Almost any kind of asset can be given through a bequest, including cash, securities, an interest in real estate - such as a residence, tangible personal property - such as works of art or antiques or the remainder of an IRA, qualified pension or profit-sharing plan.
It’s recommended that prospective donors consult an attorney about bequest options, such as residuary bequests, contingent bequests and testamentary trusts.
The National Association of Estate Planners and Councils provides a searchable directory of estate planning professionals on its website at: naepc.org.
Gifts to the McCook/NPCC Foundations
Representatives from the McCook and NPCC Foundations are also available to provide additional information and work directly with their donors and their donors’ advisors.
Everyone who leaves a legacy to one of the college foundations is included in a planned giving society. The nature and size of gifts is kept confidential.
Bequests to the college have a tremendous impact. A wealth of opportunities for current and future college students can be made possible through a gift. Legacies could start an endowment to fund scholarships in a preferred department, help construct and renovate campus buildings or make many other things possible.
Each bequest contributes to the school’s financial strength and ability to meet the needs of its students, faculty and educational programs.
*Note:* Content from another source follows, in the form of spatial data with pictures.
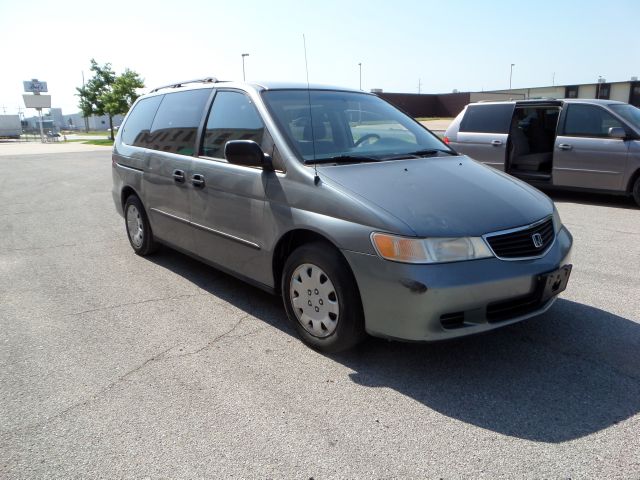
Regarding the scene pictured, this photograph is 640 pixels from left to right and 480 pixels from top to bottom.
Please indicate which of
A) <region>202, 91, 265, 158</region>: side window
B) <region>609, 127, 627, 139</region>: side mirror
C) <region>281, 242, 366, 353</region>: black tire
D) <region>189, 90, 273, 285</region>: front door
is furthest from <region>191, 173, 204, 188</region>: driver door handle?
<region>609, 127, 627, 139</region>: side mirror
The continuation of such a tradition of remembrance ensures the college’s financial strength and academic excellence for many generations to come.
A donor’s testimony
Including the NPCC Foundation in her will was a no-brainer for Marilyn McGahan, the college’s former vice president.
“At the time my husband and I were updating our will, we decided we wanted to give back to the things that been an important part of our lives,” McGahan said. “I was associated with NPCC for about 40 years, so it was just natural to continue to support the college however I could.”
Her hope is that her bequest will help the college continue to grow and provide additional opportunities for students to further their education – whether that’s through scholarships or the addition of new resources or programs.
“I look at everything that’s happening on NPCC’s campuses – the expansion of the Health and Science Center, a new building for the electrical program, all the things that are going on to provide an education for people in our area – and it’s exciting,” McGahan said. “I want to be part of that future and part of the ability to enhance lives. I’ve gained so much from NPCC, and leaving a legacy is my way of showing that appreciation.”